● **Questões do material**:
1. Transcreva do trecho sobre capital de risco e sustentabilidade a passagem que começa nas palavras "Acreditamos que na" e termina depois de "na fase embrionária.".
2. Segundo o trecho sobre capital de risco e sustentabilidade, por que as questões sustentáveis socioeconômicas devem ser consideradas desde o plano de negócio? Responda em uma a três frases.

Acreditamos que na volta da estabilidade econômica internacional e político institucional interna o Brasil será uma janela de oportunidades. É o que tem as melhores condições estruturantes dos BRICS, e que podemos atestar é que ainda tem muito o que se fazer neste país e com isso provavelmente teremos uma forte safra de novas aberturas de capital na Bolsa, os conhecidos IPOs, é importante refletir sobre instrumentos utilizados por algumas companhias, antes da abertura de capital: o Private Equity – investimentos em empresas emergentes -, e o Venture Capital – investimentos iniciais em companhias na fase embrionária.

De uns tempos para cá, ao ouvir os termos “capital de risco” e “sustentabilidade”, a maioria dos interlocutores imediatamente os associa a projetos que utilizam a energia considerada “correta”, como a eólica; ou ao reaproveitamento do material já existente; ou ainda a sistemas que utilizam pouca água. Como a água e muitos insumos não são infinitos e cada vez mais preciosos, a aplicação de medidas de ecoeficiência faz com que se tenha uma visão dessas empresas, como “empreendimentos sustentáveis”.

Existe no Brasil, atualmente, uma gama de empreendimentos que se encontram na New Ventures. É lógico que todos são relevantes, principalmente se desejamos que os nossos descendentes tenham um planeta para viver; mas será que um investimento de risco com o conceito da responsabilidade sustentável é apostar, no bom sentido da palavra, somente em empresas desta natureza?

As chances de o investimento ser eficiente começam no nascimento. O empreendimento já deve nascer com conceitos sustentáveis, isto é, desde o plano de negócio devem ser consideradas as questões sustentáveis socioeconômicas, pois nestas duas se encontram as questões ambientais, independentemente da atividade econômica. E isto vale tanto para o Private Equity quanto para o Venture Capital, independentemente de os investimentos desta natureza ainda não serem os desejáveis para uma economia de mercado.

Para exemplificar: imaginemos que quando a AIG Capital Partners desembolsou US$ 26 milhões por 12,5% da Gol Linhas Aéreas, em fevereiro de 2003, os analistas tivessem utilizado toda e qualquer avaliação socioeconômica, para estruturar este Private Equity. No meu entender, a utilização de critérios de sustentabilidade ampliará as margens de ganho para os investidores de Fundos de Capital de Risco.

● **Material fornecido**:
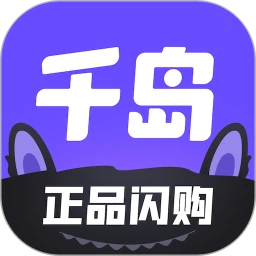 鸿蒙版【千岛】官方下载_千岛鸿蒙手机APP免费下载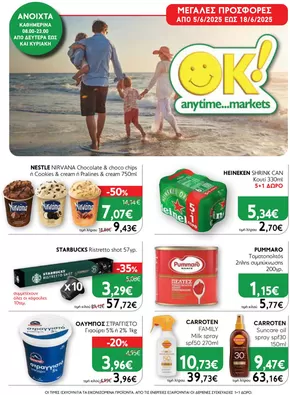 Κατάλογος Ok! Markets σε Αθήνα | Ok! Markets προσφορές | 2025-06-05T00:00:00.000Z - 2025-06-18T00:00:00.000Z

● **Respostas dos exercícios**:
1.
Acreditamos que na volta da estabilidade econômica internacional e político institucional interna o Brasil será uma janela de oportunidades. É o que tem as melhores condições estruturantes dos BRICS, e que podemos atestar é que ainda tem muito o que se fazer neste país e com isso provavelmente teremos uma forte safra de novas aberturas de capital na Bolsa, os conhecidos IPOs, é importante refletir sobre instrumentos utilizados por algumas companhias, antes da abertura de capital: o Private Equity – investimentos em empresas emergentes -, e o Venture Capital – investimentos iniciais em companhias na fase embrionária.

2. Porque nas questões socioeconômicas se encontram as questões ambientais, independentemente da atividade econômica. Por isso, o empreendimento já deve nascer com conceitos sustentáveis.